Netpbm's maintainer believes man pages are obsolete and too limiting.
Instead, the Netpbm documentation is available as HTML, with one HTML
file per program, plus some others.  The current user manual is
accessible on the World Wide Web at
<http://netpbm.sourceforge.net/doc>, and if it's practical for you,
you should access it there instead of making a local copy.  This
manual is always up to date.  It is not maintained on a release
schedule like the source code is, but rather updated continuously.
The user manual describes past Netpbm function as well as the present,
so you can use the current manual with old Netpbm code.

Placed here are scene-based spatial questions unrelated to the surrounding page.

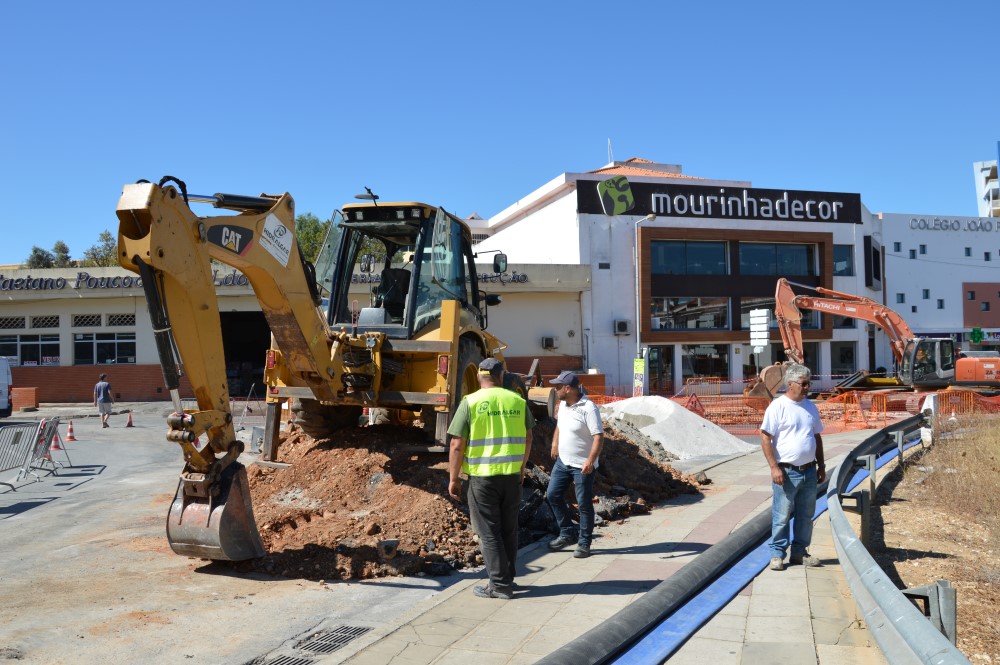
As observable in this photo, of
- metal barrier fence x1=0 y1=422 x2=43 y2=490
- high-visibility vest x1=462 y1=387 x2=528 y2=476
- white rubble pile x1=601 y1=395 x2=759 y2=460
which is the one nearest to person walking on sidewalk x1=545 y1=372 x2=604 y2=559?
high-visibility vest x1=462 y1=387 x2=528 y2=476

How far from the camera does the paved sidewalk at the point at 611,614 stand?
4980 millimetres

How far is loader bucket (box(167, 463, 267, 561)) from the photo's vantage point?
6.76 metres

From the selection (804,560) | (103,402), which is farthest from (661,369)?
(804,560)

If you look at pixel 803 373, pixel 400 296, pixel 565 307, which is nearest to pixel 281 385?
pixel 400 296

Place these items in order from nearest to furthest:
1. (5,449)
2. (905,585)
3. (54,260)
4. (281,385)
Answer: (905,585) → (281,385) → (5,449) → (54,260)

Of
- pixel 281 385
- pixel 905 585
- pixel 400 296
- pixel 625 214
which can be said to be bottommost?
pixel 905 585

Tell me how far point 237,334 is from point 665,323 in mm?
21329

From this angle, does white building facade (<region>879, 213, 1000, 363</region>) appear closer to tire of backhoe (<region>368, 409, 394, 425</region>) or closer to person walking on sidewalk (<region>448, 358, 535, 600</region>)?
tire of backhoe (<region>368, 409, 394, 425</region>)

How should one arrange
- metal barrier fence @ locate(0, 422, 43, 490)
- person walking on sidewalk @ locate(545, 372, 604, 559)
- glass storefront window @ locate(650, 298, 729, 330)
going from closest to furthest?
1. person walking on sidewalk @ locate(545, 372, 604, 559)
2. metal barrier fence @ locate(0, 422, 43, 490)
3. glass storefront window @ locate(650, 298, 729, 330)

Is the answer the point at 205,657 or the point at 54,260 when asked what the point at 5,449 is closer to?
the point at 205,657

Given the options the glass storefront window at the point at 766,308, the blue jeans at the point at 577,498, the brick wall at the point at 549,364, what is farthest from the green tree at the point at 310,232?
the blue jeans at the point at 577,498

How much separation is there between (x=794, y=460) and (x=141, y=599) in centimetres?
550

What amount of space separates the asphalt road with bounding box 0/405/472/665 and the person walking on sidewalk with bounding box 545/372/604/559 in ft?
4.71

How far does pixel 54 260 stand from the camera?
62719 mm
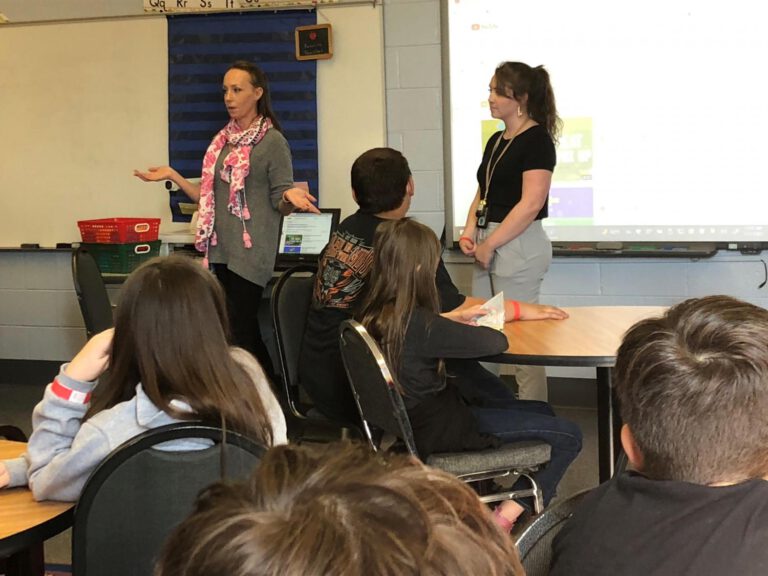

If accessing the manual on the World Wide Web is not convenient for
you (for example, if you want to access it from a computer that is not
always connected to the Internet), just make a local copy of the web
site files using GNU Wget:

  wget --recursive --relative http://netpbm.sourceforge.net/doc/

The above copies all the HTML files from the web site into your current
directory.  You can browse those files directly with a web browser.
If you don't have Wget, get it from ftp://ftp.gnu.org/gnu/wget.  It is
very useful.


You can get the same quick access to program documentation with this
HTML setup as with traditional man pages, using the Manweb program.
This works whether you use the www copy or a local copy of the HTML
files.  Manweb is distributed with Netpbm.  With Manweb and Netpbm
installed and configured appropriately (see below), you can type

  man netpbm

and get the top level page of the Netpbm user manual (with hyperlinks to
all the other pages), or

  man netpbm pnmtogif

or 

  man pnmtogif

to go straight to the Pnmtogif documentation.

Installnetpbm normally installs Manweb and the netpbm.url file that
Manweb needs to find the Netpbm documentation.  Through the Configure
dialog, or editing Makefile.config, you determine whether Manweb
accesses the master web copy or a local copy you installed.

Installnetpbm installs the program as 'manweb'.  If you want to invoke
it as 'man', you'll have to set that up yourself.  Perhaps with a
symbolic link from 'man' to 'manweb'.  Note that 'manweb' is mostly
backward compatible with 'man' so that this is a reasonable thing to
do.


In a standard installation of Netpbm, Installnetpbm also creates a
traditional man page for every Netpbm program it installs, but the man
page just tells you to go to the HTML file.  This way, a user who
knows only the conventional means of finding Unix command documentation
isn't left stranded without information.